Records supplied:
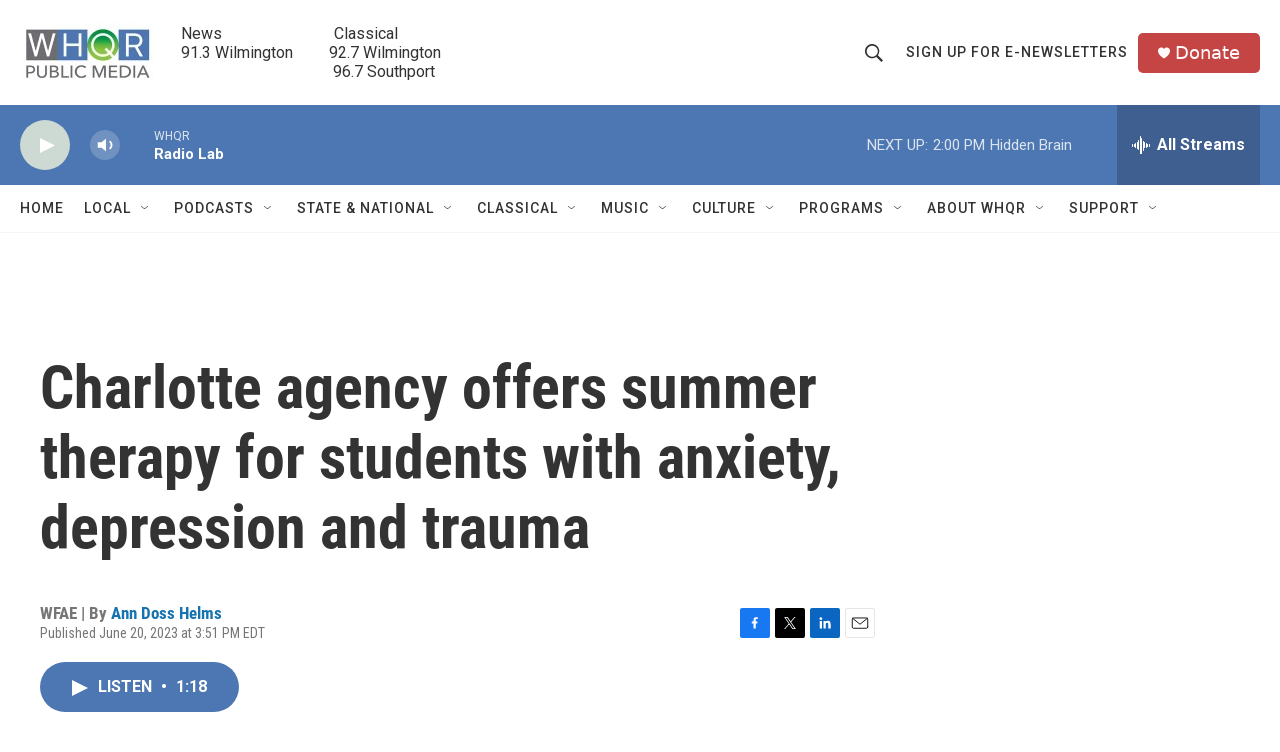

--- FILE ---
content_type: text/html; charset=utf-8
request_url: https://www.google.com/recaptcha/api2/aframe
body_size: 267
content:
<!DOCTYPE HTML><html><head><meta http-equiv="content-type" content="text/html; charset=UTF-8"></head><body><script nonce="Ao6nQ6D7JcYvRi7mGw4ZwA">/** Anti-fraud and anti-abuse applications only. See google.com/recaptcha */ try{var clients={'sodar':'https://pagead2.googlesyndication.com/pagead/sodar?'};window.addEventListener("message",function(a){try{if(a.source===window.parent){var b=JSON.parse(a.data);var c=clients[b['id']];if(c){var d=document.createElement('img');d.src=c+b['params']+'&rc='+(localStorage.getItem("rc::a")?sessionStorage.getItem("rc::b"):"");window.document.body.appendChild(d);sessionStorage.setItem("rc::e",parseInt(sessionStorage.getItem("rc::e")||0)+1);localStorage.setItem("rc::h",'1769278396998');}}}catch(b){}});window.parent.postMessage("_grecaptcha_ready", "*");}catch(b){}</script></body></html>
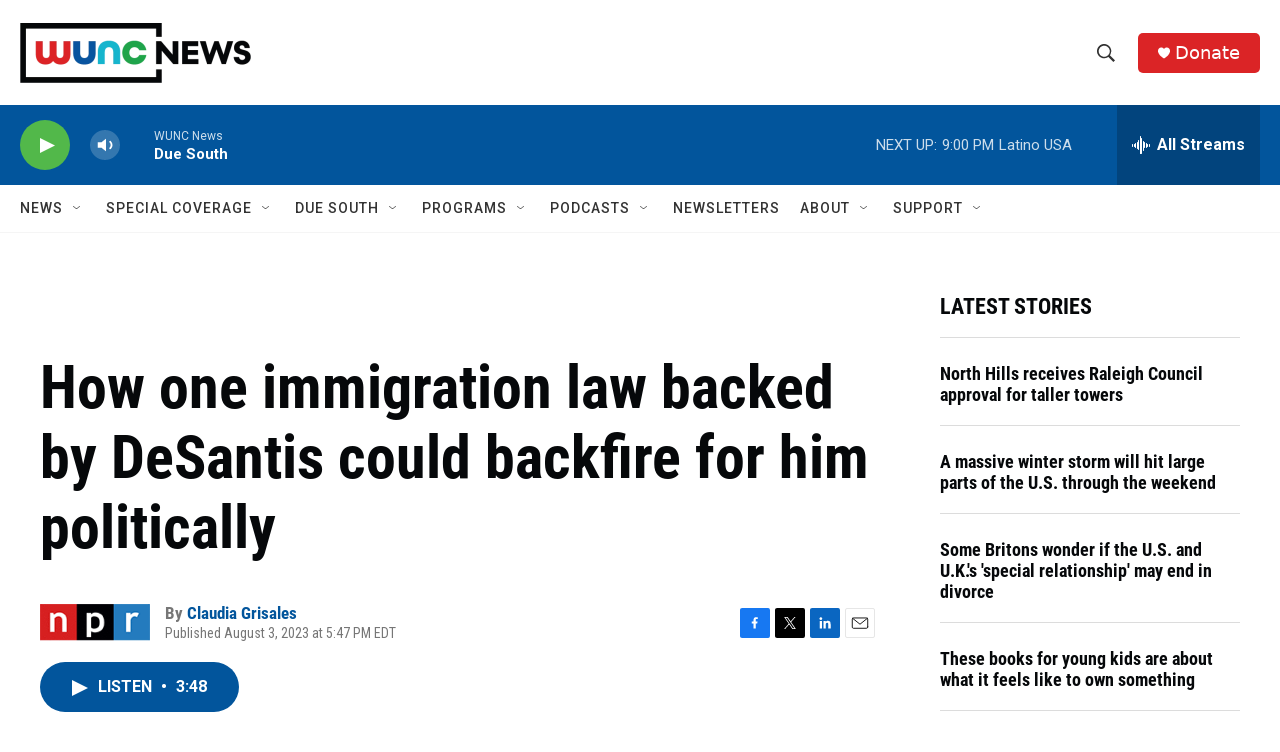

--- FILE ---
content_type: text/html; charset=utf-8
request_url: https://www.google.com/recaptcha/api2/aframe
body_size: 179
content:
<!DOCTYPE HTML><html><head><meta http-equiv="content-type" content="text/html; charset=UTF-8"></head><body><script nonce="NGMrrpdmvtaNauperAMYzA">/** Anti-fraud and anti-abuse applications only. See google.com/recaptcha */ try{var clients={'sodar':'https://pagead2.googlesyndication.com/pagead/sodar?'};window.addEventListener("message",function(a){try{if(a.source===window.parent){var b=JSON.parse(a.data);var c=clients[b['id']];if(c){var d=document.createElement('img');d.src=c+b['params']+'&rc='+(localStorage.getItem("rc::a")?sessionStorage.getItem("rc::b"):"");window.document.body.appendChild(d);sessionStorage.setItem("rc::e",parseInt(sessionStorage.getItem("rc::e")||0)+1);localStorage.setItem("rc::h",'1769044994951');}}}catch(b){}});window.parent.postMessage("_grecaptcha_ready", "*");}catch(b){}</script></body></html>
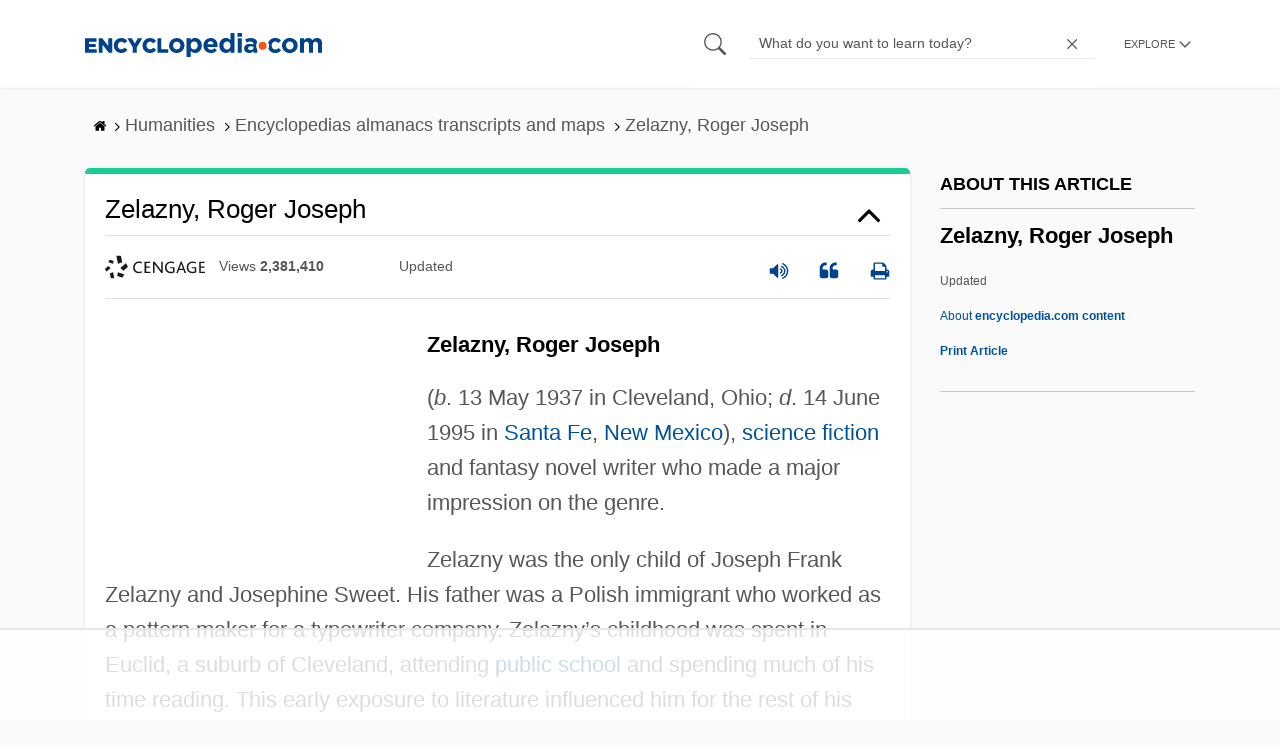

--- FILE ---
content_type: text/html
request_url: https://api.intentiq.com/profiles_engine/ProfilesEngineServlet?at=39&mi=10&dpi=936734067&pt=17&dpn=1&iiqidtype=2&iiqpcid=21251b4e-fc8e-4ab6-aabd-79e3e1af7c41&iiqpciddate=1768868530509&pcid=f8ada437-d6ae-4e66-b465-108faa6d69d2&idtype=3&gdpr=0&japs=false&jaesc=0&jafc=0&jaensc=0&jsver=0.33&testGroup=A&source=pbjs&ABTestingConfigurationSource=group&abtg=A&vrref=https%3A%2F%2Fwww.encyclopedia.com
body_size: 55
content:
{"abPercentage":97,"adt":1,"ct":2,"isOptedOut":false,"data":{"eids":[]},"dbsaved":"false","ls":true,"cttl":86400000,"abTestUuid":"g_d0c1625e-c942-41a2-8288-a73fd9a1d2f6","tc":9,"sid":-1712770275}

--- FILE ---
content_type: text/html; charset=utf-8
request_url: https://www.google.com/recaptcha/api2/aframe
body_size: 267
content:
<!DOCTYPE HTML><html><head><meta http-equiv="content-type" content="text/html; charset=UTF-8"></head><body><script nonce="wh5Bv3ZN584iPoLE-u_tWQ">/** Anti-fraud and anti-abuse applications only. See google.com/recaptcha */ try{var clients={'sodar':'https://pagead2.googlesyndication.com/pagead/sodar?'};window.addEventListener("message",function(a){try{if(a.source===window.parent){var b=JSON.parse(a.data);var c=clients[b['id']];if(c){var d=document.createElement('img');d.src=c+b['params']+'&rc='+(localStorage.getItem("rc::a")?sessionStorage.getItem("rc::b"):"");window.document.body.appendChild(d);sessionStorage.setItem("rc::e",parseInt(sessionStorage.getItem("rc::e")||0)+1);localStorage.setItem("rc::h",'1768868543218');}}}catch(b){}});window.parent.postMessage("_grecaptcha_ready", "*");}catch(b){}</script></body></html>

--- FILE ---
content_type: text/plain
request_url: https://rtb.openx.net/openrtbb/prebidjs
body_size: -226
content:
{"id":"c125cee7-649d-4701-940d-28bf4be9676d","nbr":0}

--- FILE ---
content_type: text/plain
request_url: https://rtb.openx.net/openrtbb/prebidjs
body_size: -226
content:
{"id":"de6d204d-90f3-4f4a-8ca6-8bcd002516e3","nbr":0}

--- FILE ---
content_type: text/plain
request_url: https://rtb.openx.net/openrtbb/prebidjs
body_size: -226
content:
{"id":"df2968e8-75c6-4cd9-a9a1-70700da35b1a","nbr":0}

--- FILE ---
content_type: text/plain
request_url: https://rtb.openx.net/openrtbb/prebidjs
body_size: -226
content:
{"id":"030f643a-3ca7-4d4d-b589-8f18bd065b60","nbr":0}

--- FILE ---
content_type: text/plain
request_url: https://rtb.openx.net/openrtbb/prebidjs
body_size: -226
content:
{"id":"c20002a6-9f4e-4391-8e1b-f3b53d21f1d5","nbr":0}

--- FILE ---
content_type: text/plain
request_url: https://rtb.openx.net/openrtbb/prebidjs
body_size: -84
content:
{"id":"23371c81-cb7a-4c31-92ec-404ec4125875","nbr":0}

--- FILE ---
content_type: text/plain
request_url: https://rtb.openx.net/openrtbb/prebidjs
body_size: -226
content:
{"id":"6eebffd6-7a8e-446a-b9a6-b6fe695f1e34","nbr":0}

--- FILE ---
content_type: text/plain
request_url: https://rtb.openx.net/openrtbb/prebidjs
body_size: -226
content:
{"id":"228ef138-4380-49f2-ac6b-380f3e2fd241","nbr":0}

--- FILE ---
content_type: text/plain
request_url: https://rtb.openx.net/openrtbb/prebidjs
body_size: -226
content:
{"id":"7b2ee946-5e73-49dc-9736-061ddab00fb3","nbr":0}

Work order:
Every line above has to be output exactly; the pictures must be dropped.

Reply:
--- FILE ---
content_type: text/html; charset=utf-8
request_url: https://www.google.com/recaptcha/api2/aframe
body_size: 267
content:
<!DOCTYPE HTML><html><head><meta http-equiv="content-type" content="text/html; charset=UTF-8"></head><body><script nonce="Ao6nQ6D7JcYvRi7mGw4ZwA">/** Anti-fraud and anti-abuse applications only. See google.com/recaptcha */ try{var clients={'sodar':'https://pagead2.googlesyndication.com/pagead/sodar?'};window.addEventListener("message",function(a){try{if(a.source===window.parent){var b=JSON.parse(a.data);var c=clients[b['id']];if(c){var d=document.createElement('img');d.src=c+b['params']+'&rc='+(localStorage.getItem("rc::a")?sessionStorage.getItem("rc::b"):"");window.document.body.appendChild(d);sessionStorage.setItem("rc::e",parseInt(sessionStorage.getItem("rc::e")||0)+1);localStorage.setItem("rc::h",'1769278396998');}}}catch(b){}});window.parent.postMessage("_grecaptcha_ready", "*");}catch(b){}</script></body></html>

--- FILE ---
content_type: text/html; charset=utf-8
request_url: https://www.google.com/recaptcha/api2/aframe
body_size: 179
content:
<!DOCTYPE HTML><html><head><meta http-equiv="content-type" content="text/html; charset=UTF-8"></head><body><script nonce="NGMrrpdmvtaNauperAMYzA">/** Anti-fraud and anti-abuse applications only. See google.com/recaptcha */ try{var clients={'sodar':'https://pagead2.googlesyndication.com/pagead/sodar?'};window.addEventListener("message",function(a){try{if(a.source===window.parent){var b=JSON.parse(a.data);var c=clients[b['id']];if(c){var d=document.createElement('img');d.src=c+b['params']+'&rc='+(localStorage.getItem("rc::a")?sessionStorage.getItem("rc::b"):"");window.document.body.appendChild(d);sessionStorage.setItem("rc::e",parseInt(sessionStorage.getItem("rc::e")||0)+1);localStorage.setItem("rc::h",'1769044994951');}}}catch(b){}});window.parent.postMessage("_grecaptcha_ready", "*");}catch(b){}</script></body></html>

--- FILE ---
content_type: text/html
request_url: https://api.intentiq.com/profiles_engine/ProfilesEngineServlet?at=39&mi=10&dpi=936734067&pt=17&dpn=1&iiqidtype=2&iiqpcid=21251b4e-fc8e-4ab6-aabd-79e3e1af7c41&iiqpciddate=1768868530509&pcid=f8ada437-d6ae-4e66-b465-108faa6d69d2&idtype=3&gdpr=0&japs=false&jaesc=0&jafc=0&jaensc=0&jsver=0.33&testGroup=A&source=pbjs&ABTestingConfigurationSource=group&abtg=A&vrref=https%3A%2F%2Fwww.encyclopedia.com
body_size: 55
content:
{"abPercentage":97,"adt":1,"ct":2,"isOptedOut":false,"data":{"eids":[]},"dbsaved":"false","ls":true,"cttl":86400000,"abTestUuid":"g_d0c1625e-c942-41a2-8288-a73fd9a1d2f6","tc":9,"sid":-1712770275}

--- FILE ---
content_type: text/html; charset=utf-8
request_url: https://www.google.com/recaptcha/api2/aframe
body_size: 267
content:
<!DOCTYPE HTML><html><head><meta http-equiv="content-type" content="text/html; charset=UTF-8"></head><body><script nonce="wh5Bv3ZN584iPoLE-u_tWQ">/** Anti-fraud and anti-abuse applications only. See google.com/recaptcha */ try{var clients={'sodar':'https://pagead2.googlesyndication.com/pagead/sodar?'};window.addEventListener("message",function(a){try{if(a.source===window.parent){var b=JSON.parse(a.data);var c=clients[b['id']];if(c){var d=document.createElement('img');d.src=c+b['params']+'&rc='+(localStorage.getItem("rc::a")?sessionStorage.getItem("rc::b"):"");window.document.body.appendChild(d);sessionStorage.setItem("rc::e",parseInt(sessionStorage.getItem("rc::e")||0)+1);localStorage.setItem("rc::h",'1768868543218');}}}catch(b){}});window.parent.postMessage("_grecaptcha_ready", "*");}catch(b){}</script></body></html>

--- FILE ---
content_type: text/plain
request_url: https://rtb.openx.net/openrtbb/prebidjs
body_size: -226
content:
{"id":"c125cee7-649d-4701-940d-28bf4be9676d","nbr":0}

--- FILE ---
content_type: text/plain
request_url: https://rtb.openx.net/openrtbb/prebidjs
body_size: -226
content:
{"id":"de6d204d-90f3-4f4a-8ca6-8bcd002516e3","nbr":0}

--- FILE ---
content_type: text/plain
request_url: https://rtb.openx.net/openrtbb/prebidjs
body_size: -226
content:
{"id":"df2968e8-75c6-4cd9-a9a1-70700da35b1a","nbr":0}

--- FILE ---
content_type: text/plain
request_url: https://rtb.openx.net/openrtbb/prebidjs
body_size: -226
content:
{"id":"030f643a-3ca7-4d4d-b589-8f18bd065b60","nbr":0}

--- FILE ---
content_type: text/plain
request_url: https://rtb.openx.net/openrtbb/prebidjs
body_size: -226
content:
{"id":"c20002a6-9f4e-4391-8e1b-f3b53d21f1d5","nbr":0}

--- FILE ---
content_type: text/plain
request_url: https://rtb.openx.net/openrtbb/prebidjs
body_size: -84
content:
{"id":"23371c81-cb7a-4c31-92ec-404ec4125875","nbr":0}

--- FILE ---
content_type: text/plain
request_url: https://rtb.openx.net/openrtbb/prebidjs
body_size: -226
content:
{"id":"6eebffd6-7a8e-446a-b9a6-b6fe695f1e34","nbr":0}

--- FILE ---
content_type: text/plain
request_url: https://rtb.openx.net/openrtbb/prebidjs
body_size: -226
content:
{"id":"228ef138-4380-49f2-ac6b-380f3e2fd241","nbr":0}

--- FILE ---
content_type: text/plain
request_url: https://rtb.openx.net/openrtbb/prebidjs
body_size: -226
content:
{"id":"7b2ee946-5e73-49dc-9736-061ddab00fb3","nbr":0}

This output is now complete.